ESTHER SHABOT
En regiones musulmanas el término aparece en los discursos y arengas de clérigos y políticos, y también en camisetas.
Traducido por lo común como “guerra santa”, el término árabe Jihad se ha vuelto inmensamente popular en las últimas décadas. En regiones musulmanas no sólo ha aparecido en los discursos y arengas de clérigos y políticos, sino también en simples camisetas cruzadas por el lema “Jihad es nuestra misión”, en carteles que anuncian: “llame a este número si quiere unirse a la Jihad”, o en grafitis entusiastas que aseveran que “el honor está en la Jihad”. De igual modo este vocablo ha pasado a ser de uso común en occidente, en donde se le relaciona con la férrea combatividad responsable de los atentados terroristas del 11 de septiembre y los centenares que le han seguido.
Sin embargo, habría que precisar ciertos matices inherentes al término Jihad. Por ejemplo, los no musulmanes dan por sentado que la Jihad busca la expansión militante de la religión islámica y la conversión individual o colectiva de los infieles, y esto no es exactamente así; en realidad, su propósito es el de extender el dominio de la ley islámica o Sharía para que ésta sea el sustento fundamental del poder político donde quiera que sea. De esa manera, el ideal es instaurar Estados regidos por la Sharía porque sólo así se puede imponer a la sociedad la normatividad legal grata a los ojos de Dios. En otras palabras, lo vital es controlar territorios e imponer en ellos la ley islámica, y si para eso es necesaria la guerra, la Jihad habrá que hacerla. El razonamiento es que si no se procede así, los infieles (kafirs) serán los que gobiernen y la Sharía no podrá ejercerse.

=== Qué se pide ===
Copia completo y sin ningún cambio el texto sobre el término Jihad.

=== Registros de datos ===

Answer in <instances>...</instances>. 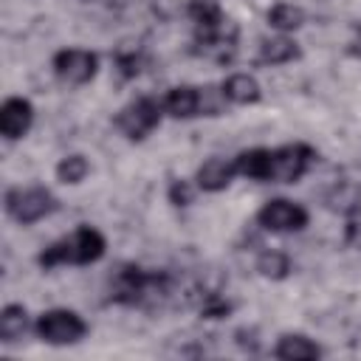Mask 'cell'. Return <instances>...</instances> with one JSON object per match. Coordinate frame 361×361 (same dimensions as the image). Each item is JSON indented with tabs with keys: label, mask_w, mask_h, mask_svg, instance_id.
<instances>
[{
	"label": "cell",
	"mask_w": 361,
	"mask_h": 361,
	"mask_svg": "<svg viewBox=\"0 0 361 361\" xmlns=\"http://www.w3.org/2000/svg\"><path fill=\"white\" fill-rule=\"evenodd\" d=\"M107 251V240L93 226H76L71 234L54 240L37 254V265L51 271L59 265H90L99 262Z\"/></svg>",
	"instance_id": "6da1fadb"
},
{
	"label": "cell",
	"mask_w": 361,
	"mask_h": 361,
	"mask_svg": "<svg viewBox=\"0 0 361 361\" xmlns=\"http://www.w3.org/2000/svg\"><path fill=\"white\" fill-rule=\"evenodd\" d=\"M172 276L166 271H147L135 262H124L110 276V302L116 305H141L147 299H161L169 293Z\"/></svg>",
	"instance_id": "7a4b0ae2"
},
{
	"label": "cell",
	"mask_w": 361,
	"mask_h": 361,
	"mask_svg": "<svg viewBox=\"0 0 361 361\" xmlns=\"http://www.w3.org/2000/svg\"><path fill=\"white\" fill-rule=\"evenodd\" d=\"M6 214L20 226H34L59 209V197L45 186H11L3 197Z\"/></svg>",
	"instance_id": "3957f363"
},
{
	"label": "cell",
	"mask_w": 361,
	"mask_h": 361,
	"mask_svg": "<svg viewBox=\"0 0 361 361\" xmlns=\"http://www.w3.org/2000/svg\"><path fill=\"white\" fill-rule=\"evenodd\" d=\"M87 322L71 310V307H51V310H42L34 322V333L37 338H42L45 344H54V347H68V344H76L87 336Z\"/></svg>",
	"instance_id": "277c9868"
},
{
	"label": "cell",
	"mask_w": 361,
	"mask_h": 361,
	"mask_svg": "<svg viewBox=\"0 0 361 361\" xmlns=\"http://www.w3.org/2000/svg\"><path fill=\"white\" fill-rule=\"evenodd\" d=\"M164 116H166V113H164L161 99L138 96V99H133L130 104H124V107L116 113L113 124H116V130H118L127 141H144V138L161 124Z\"/></svg>",
	"instance_id": "5b68a950"
},
{
	"label": "cell",
	"mask_w": 361,
	"mask_h": 361,
	"mask_svg": "<svg viewBox=\"0 0 361 361\" xmlns=\"http://www.w3.org/2000/svg\"><path fill=\"white\" fill-rule=\"evenodd\" d=\"M316 161H319V152L310 144H305V141L282 144V147L271 149L268 180L271 183H299Z\"/></svg>",
	"instance_id": "8992f818"
},
{
	"label": "cell",
	"mask_w": 361,
	"mask_h": 361,
	"mask_svg": "<svg viewBox=\"0 0 361 361\" xmlns=\"http://www.w3.org/2000/svg\"><path fill=\"white\" fill-rule=\"evenodd\" d=\"M310 223V214L302 203L288 197H271L257 212V226L271 234H296Z\"/></svg>",
	"instance_id": "52a82bcc"
},
{
	"label": "cell",
	"mask_w": 361,
	"mask_h": 361,
	"mask_svg": "<svg viewBox=\"0 0 361 361\" xmlns=\"http://www.w3.org/2000/svg\"><path fill=\"white\" fill-rule=\"evenodd\" d=\"M51 71L65 85H87L99 73V56L87 48H62L51 56Z\"/></svg>",
	"instance_id": "ba28073f"
},
{
	"label": "cell",
	"mask_w": 361,
	"mask_h": 361,
	"mask_svg": "<svg viewBox=\"0 0 361 361\" xmlns=\"http://www.w3.org/2000/svg\"><path fill=\"white\" fill-rule=\"evenodd\" d=\"M34 124V104L25 96H8L0 104V135L6 141H17L28 135Z\"/></svg>",
	"instance_id": "9c48e42d"
},
{
	"label": "cell",
	"mask_w": 361,
	"mask_h": 361,
	"mask_svg": "<svg viewBox=\"0 0 361 361\" xmlns=\"http://www.w3.org/2000/svg\"><path fill=\"white\" fill-rule=\"evenodd\" d=\"M234 178H237L234 158H220V155H212V158H206V161L197 166V172H195V186H197L200 192L214 195V192L228 189Z\"/></svg>",
	"instance_id": "30bf717a"
},
{
	"label": "cell",
	"mask_w": 361,
	"mask_h": 361,
	"mask_svg": "<svg viewBox=\"0 0 361 361\" xmlns=\"http://www.w3.org/2000/svg\"><path fill=\"white\" fill-rule=\"evenodd\" d=\"M161 104L169 118H195V116H200V87L197 85H175L164 93Z\"/></svg>",
	"instance_id": "8fae6325"
},
{
	"label": "cell",
	"mask_w": 361,
	"mask_h": 361,
	"mask_svg": "<svg viewBox=\"0 0 361 361\" xmlns=\"http://www.w3.org/2000/svg\"><path fill=\"white\" fill-rule=\"evenodd\" d=\"M324 206L336 214H344V217H355L361 214V183L358 180H336L327 192H324Z\"/></svg>",
	"instance_id": "7c38bea8"
},
{
	"label": "cell",
	"mask_w": 361,
	"mask_h": 361,
	"mask_svg": "<svg viewBox=\"0 0 361 361\" xmlns=\"http://www.w3.org/2000/svg\"><path fill=\"white\" fill-rule=\"evenodd\" d=\"M302 51L296 45V39H290L288 34H276V37H265L259 39V51H257V62L259 65H288L293 59H299Z\"/></svg>",
	"instance_id": "4fadbf2b"
},
{
	"label": "cell",
	"mask_w": 361,
	"mask_h": 361,
	"mask_svg": "<svg viewBox=\"0 0 361 361\" xmlns=\"http://www.w3.org/2000/svg\"><path fill=\"white\" fill-rule=\"evenodd\" d=\"M220 90L228 104H240V107L257 104L262 99V87H259L257 76H251V73H228L220 82Z\"/></svg>",
	"instance_id": "5bb4252c"
},
{
	"label": "cell",
	"mask_w": 361,
	"mask_h": 361,
	"mask_svg": "<svg viewBox=\"0 0 361 361\" xmlns=\"http://www.w3.org/2000/svg\"><path fill=\"white\" fill-rule=\"evenodd\" d=\"M271 353L274 358H282V361H305V358H319L324 350L305 333H282Z\"/></svg>",
	"instance_id": "9a60e30c"
},
{
	"label": "cell",
	"mask_w": 361,
	"mask_h": 361,
	"mask_svg": "<svg viewBox=\"0 0 361 361\" xmlns=\"http://www.w3.org/2000/svg\"><path fill=\"white\" fill-rule=\"evenodd\" d=\"M186 17L192 20L195 31H214V28L228 23V17L217 0H189Z\"/></svg>",
	"instance_id": "2e32d148"
},
{
	"label": "cell",
	"mask_w": 361,
	"mask_h": 361,
	"mask_svg": "<svg viewBox=\"0 0 361 361\" xmlns=\"http://www.w3.org/2000/svg\"><path fill=\"white\" fill-rule=\"evenodd\" d=\"M234 166L237 175L248 178V180H268V169H271V149L265 147H251L234 155Z\"/></svg>",
	"instance_id": "e0dca14e"
},
{
	"label": "cell",
	"mask_w": 361,
	"mask_h": 361,
	"mask_svg": "<svg viewBox=\"0 0 361 361\" xmlns=\"http://www.w3.org/2000/svg\"><path fill=\"white\" fill-rule=\"evenodd\" d=\"M254 268H257L259 276H265V279H271V282H279V279H288V276H290L293 262H290V257H288L285 251H279V248H265V251L257 254Z\"/></svg>",
	"instance_id": "ac0fdd59"
},
{
	"label": "cell",
	"mask_w": 361,
	"mask_h": 361,
	"mask_svg": "<svg viewBox=\"0 0 361 361\" xmlns=\"http://www.w3.org/2000/svg\"><path fill=\"white\" fill-rule=\"evenodd\" d=\"M25 330H28V310H25V305H17V302L6 305L0 310V341L11 344V341L23 338Z\"/></svg>",
	"instance_id": "d6986e66"
},
{
	"label": "cell",
	"mask_w": 361,
	"mask_h": 361,
	"mask_svg": "<svg viewBox=\"0 0 361 361\" xmlns=\"http://www.w3.org/2000/svg\"><path fill=\"white\" fill-rule=\"evenodd\" d=\"M265 20H268V25H271L274 31H279V34H293L296 28L305 25V11H302L299 6H293V3H274V6L268 8Z\"/></svg>",
	"instance_id": "ffe728a7"
},
{
	"label": "cell",
	"mask_w": 361,
	"mask_h": 361,
	"mask_svg": "<svg viewBox=\"0 0 361 361\" xmlns=\"http://www.w3.org/2000/svg\"><path fill=\"white\" fill-rule=\"evenodd\" d=\"M54 175L59 183L65 186H79L87 175H90V161L82 152H71L65 158H59V164L54 166Z\"/></svg>",
	"instance_id": "44dd1931"
},
{
	"label": "cell",
	"mask_w": 361,
	"mask_h": 361,
	"mask_svg": "<svg viewBox=\"0 0 361 361\" xmlns=\"http://www.w3.org/2000/svg\"><path fill=\"white\" fill-rule=\"evenodd\" d=\"M197 310H200L203 319H226V316L234 310V305H231L223 293H214V290H212V293H203Z\"/></svg>",
	"instance_id": "7402d4cb"
},
{
	"label": "cell",
	"mask_w": 361,
	"mask_h": 361,
	"mask_svg": "<svg viewBox=\"0 0 361 361\" xmlns=\"http://www.w3.org/2000/svg\"><path fill=\"white\" fill-rule=\"evenodd\" d=\"M195 189H197V186H192L189 180H183V178H172L169 186H166V197H169L172 206L186 209V206L195 200Z\"/></svg>",
	"instance_id": "603a6c76"
},
{
	"label": "cell",
	"mask_w": 361,
	"mask_h": 361,
	"mask_svg": "<svg viewBox=\"0 0 361 361\" xmlns=\"http://www.w3.org/2000/svg\"><path fill=\"white\" fill-rule=\"evenodd\" d=\"M141 68H144V56H141V54H135V51H121V54H116V71H118V76H121L124 82L135 79V76L141 73Z\"/></svg>",
	"instance_id": "cb8c5ba5"
},
{
	"label": "cell",
	"mask_w": 361,
	"mask_h": 361,
	"mask_svg": "<svg viewBox=\"0 0 361 361\" xmlns=\"http://www.w3.org/2000/svg\"><path fill=\"white\" fill-rule=\"evenodd\" d=\"M344 243H347L350 248H361V214L347 217V226H344Z\"/></svg>",
	"instance_id": "d4e9b609"
},
{
	"label": "cell",
	"mask_w": 361,
	"mask_h": 361,
	"mask_svg": "<svg viewBox=\"0 0 361 361\" xmlns=\"http://www.w3.org/2000/svg\"><path fill=\"white\" fill-rule=\"evenodd\" d=\"M353 45H355L353 51H355V54H361V23H355V25H353Z\"/></svg>",
	"instance_id": "484cf974"
}]
</instances>
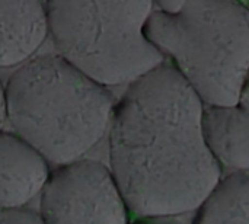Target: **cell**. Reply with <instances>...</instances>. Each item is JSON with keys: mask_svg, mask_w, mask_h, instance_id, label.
Segmentation results:
<instances>
[{"mask_svg": "<svg viewBox=\"0 0 249 224\" xmlns=\"http://www.w3.org/2000/svg\"><path fill=\"white\" fill-rule=\"evenodd\" d=\"M203 114V102L168 61L130 85L115 103L109 171L139 220L194 213L222 181Z\"/></svg>", "mask_w": 249, "mask_h": 224, "instance_id": "obj_1", "label": "cell"}, {"mask_svg": "<svg viewBox=\"0 0 249 224\" xmlns=\"http://www.w3.org/2000/svg\"><path fill=\"white\" fill-rule=\"evenodd\" d=\"M115 102L60 55H41L19 67L6 85V114L20 138L48 163L80 160L109 130Z\"/></svg>", "mask_w": 249, "mask_h": 224, "instance_id": "obj_2", "label": "cell"}, {"mask_svg": "<svg viewBox=\"0 0 249 224\" xmlns=\"http://www.w3.org/2000/svg\"><path fill=\"white\" fill-rule=\"evenodd\" d=\"M144 34L204 106H235L249 79L245 1H184L177 13L153 9Z\"/></svg>", "mask_w": 249, "mask_h": 224, "instance_id": "obj_3", "label": "cell"}, {"mask_svg": "<svg viewBox=\"0 0 249 224\" xmlns=\"http://www.w3.org/2000/svg\"><path fill=\"white\" fill-rule=\"evenodd\" d=\"M153 9V1L45 3L58 55L104 87L133 85L166 63L144 34Z\"/></svg>", "mask_w": 249, "mask_h": 224, "instance_id": "obj_4", "label": "cell"}, {"mask_svg": "<svg viewBox=\"0 0 249 224\" xmlns=\"http://www.w3.org/2000/svg\"><path fill=\"white\" fill-rule=\"evenodd\" d=\"M45 224H130V211L109 171L80 159L51 172L41 192Z\"/></svg>", "mask_w": 249, "mask_h": 224, "instance_id": "obj_5", "label": "cell"}, {"mask_svg": "<svg viewBox=\"0 0 249 224\" xmlns=\"http://www.w3.org/2000/svg\"><path fill=\"white\" fill-rule=\"evenodd\" d=\"M50 163L15 133L0 131V210L22 208L50 179Z\"/></svg>", "mask_w": 249, "mask_h": 224, "instance_id": "obj_6", "label": "cell"}, {"mask_svg": "<svg viewBox=\"0 0 249 224\" xmlns=\"http://www.w3.org/2000/svg\"><path fill=\"white\" fill-rule=\"evenodd\" d=\"M203 128L223 172L249 173V79L235 106H204Z\"/></svg>", "mask_w": 249, "mask_h": 224, "instance_id": "obj_7", "label": "cell"}, {"mask_svg": "<svg viewBox=\"0 0 249 224\" xmlns=\"http://www.w3.org/2000/svg\"><path fill=\"white\" fill-rule=\"evenodd\" d=\"M47 35L45 3L0 1V67L29 60Z\"/></svg>", "mask_w": 249, "mask_h": 224, "instance_id": "obj_8", "label": "cell"}, {"mask_svg": "<svg viewBox=\"0 0 249 224\" xmlns=\"http://www.w3.org/2000/svg\"><path fill=\"white\" fill-rule=\"evenodd\" d=\"M193 224H249V173L232 172L197 210Z\"/></svg>", "mask_w": 249, "mask_h": 224, "instance_id": "obj_9", "label": "cell"}, {"mask_svg": "<svg viewBox=\"0 0 249 224\" xmlns=\"http://www.w3.org/2000/svg\"><path fill=\"white\" fill-rule=\"evenodd\" d=\"M0 224H45L41 214L29 208H4L0 210Z\"/></svg>", "mask_w": 249, "mask_h": 224, "instance_id": "obj_10", "label": "cell"}, {"mask_svg": "<svg viewBox=\"0 0 249 224\" xmlns=\"http://www.w3.org/2000/svg\"><path fill=\"white\" fill-rule=\"evenodd\" d=\"M6 120H7V114H6V86L0 80V131L3 128Z\"/></svg>", "mask_w": 249, "mask_h": 224, "instance_id": "obj_11", "label": "cell"}, {"mask_svg": "<svg viewBox=\"0 0 249 224\" xmlns=\"http://www.w3.org/2000/svg\"><path fill=\"white\" fill-rule=\"evenodd\" d=\"M134 224H182L175 219H142Z\"/></svg>", "mask_w": 249, "mask_h": 224, "instance_id": "obj_12", "label": "cell"}, {"mask_svg": "<svg viewBox=\"0 0 249 224\" xmlns=\"http://www.w3.org/2000/svg\"><path fill=\"white\" fill-rule=\"evenodd\" d=\"M247 6H248V7H249V1H247Z\"/></svg>", "mask_w": 249, "mask_h": 224, "instance_id": "obj_13", "label": "cell"}]
</instances>
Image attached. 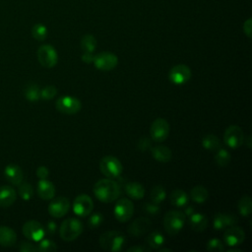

=== Resultado del ejercicio ===
ESTHER SHABOT
En regiones musulmanas el término aparece en los discursos y arengas de clérigos y políticos, y también en camisetas.
Traducido por lo común como “guerra santa”, el término árabe Jihad se ha vuelto inmensamente popular en las últimas décadas. En regiones musulmanas no sólo ha aparecido en los discursos y arengas de clérigos y políticos, sino también en simples camisetas cruzadas por el lema “Jihad es nuestra misión”, en carteles que anuncian: “llame a este número si quiere unirse a la Jihad”, o en grafitis entusiastas que aseveran que “el honor está en la Jihad”. De igual modo este vocablo ha pasado a ser de uso común en occidente, en donde se le relaciona con la férrea combatividad responsable de los atentados terroristas del 11 de septiembre y los centenares que le han seguido.
Sin embargo, habría que precisar ciertos matices inherentes al término Jihad. Por ejemplo, los no musulmanes dan por sentado que la Jihad busca la expansión militante de la religión islámica y la conversión individual o colectiva de los infieles, y esto no es exactamente así; en realidad, su propósito es el de extender el dominio de la ley islámica o Sharía para que ésta sea el sustento fundamental del poder político donde quiera que sea. De esa manera, el ideal es instaurar Estados regidos por la Sharía porque sólo así se puede imponer a la sociedad la normatividad legal grata a los ojos de Dios. En otras palabras, lo vital es controlar territorios e imponer en ellos la ley islámica, y si para eso es necesaria la guerra, la Jihad habrá que hacerla. El razonamiento es que si no se procede así, los infieles (kafirs) serán los que gobiernen y la Sharía no podrá ejercerse.